Former users of Roundup blame glyphosate for their non-Hodgkin’s lymphoma and other cancers. The company denies glyphosate is a carcinogen, a position backed by the U.S. Environmental Protection Agency. A federal judge ruled this week that California officials can’t force companies to place warning labels on glyphosate-based products.

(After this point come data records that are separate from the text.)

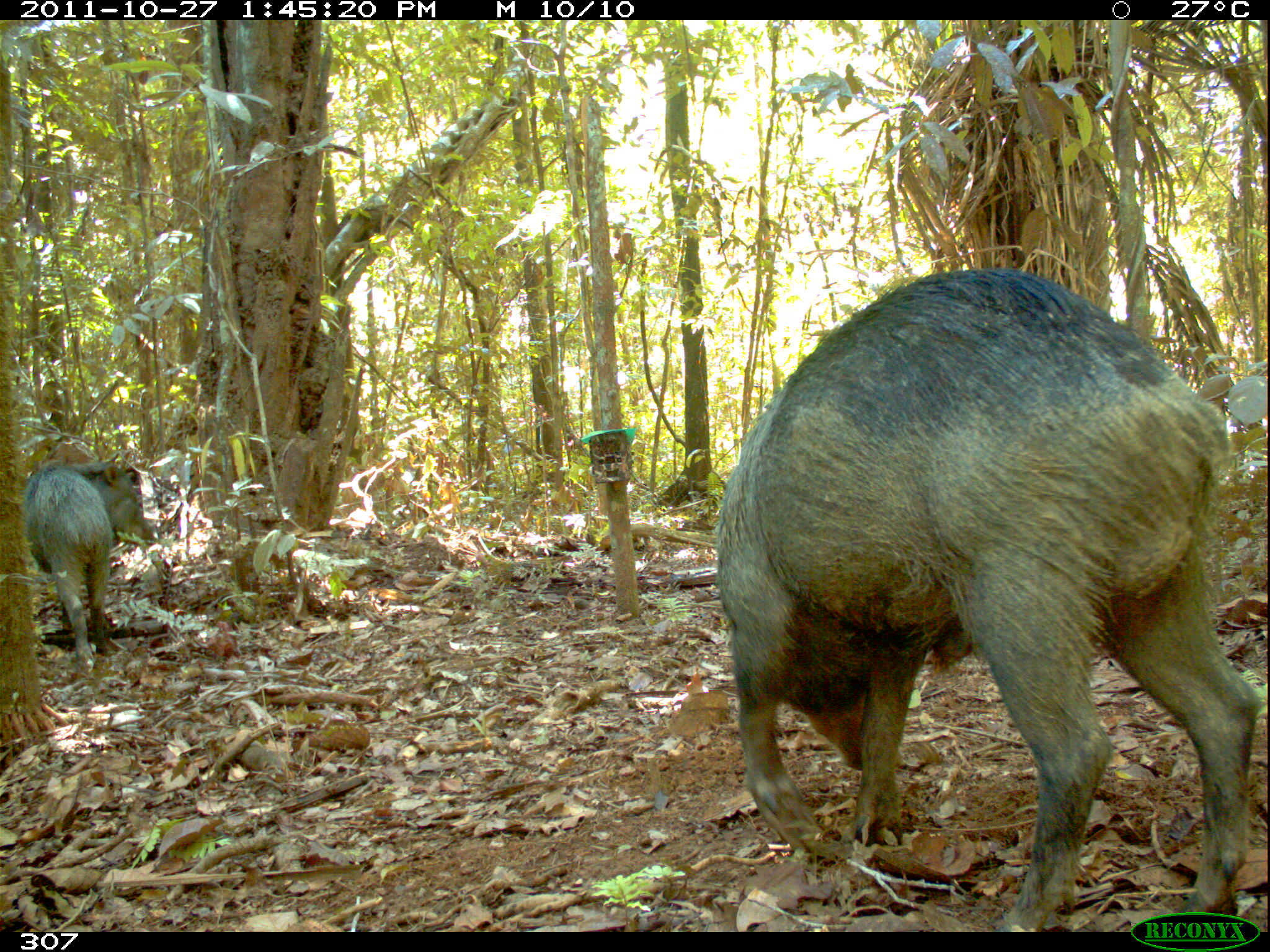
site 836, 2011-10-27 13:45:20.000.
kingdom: Animalia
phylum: Chordata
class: Mammalia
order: Artiodactyla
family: Tayassuidae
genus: Tayassu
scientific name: Tayassu pecari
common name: white-lipped peccary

Lawyers representing some of the Roundup users who declined to settle their claims vowed Wednesday to continue bringing cases to trial. Three California juries in a row ruled against the company and ordered it to pay damages to former Roundup users. The next cases could be brought in state court in St. Louis.

“The remaining cases are in the hands of lawyers who know how to litigate, so we’re going to see some more Roundup trials in the future,” said Fletch Trammell, a Texas lawyer who held his roughly 5,000 cases out of the settlement. “This litigation is far from over.”

Bayer faced a surge in new lawsuits last year after it lost the U.S. jury trials, and investors issued a rare rebuke to Baumann last spring. Some, including Elliott Management Corp., urged the company to seek a comprehensive settlement.

Since last summer, Baumann has kept Bayer out of more trials while engaging in high-stakes mediation talks. In April, he won the annual confidence vote from 93% of shareholders amid signs that Bayer might soon reach a resolution.

Still, given the Roundup settlement’s hefty price tag, investors may continue to question whether the Monsanto takeover will ever be worth what Bayer paid, Markus Mayer, an analyst at Baader Bank, said via email. And, he said, Bayer’s management may not be safe.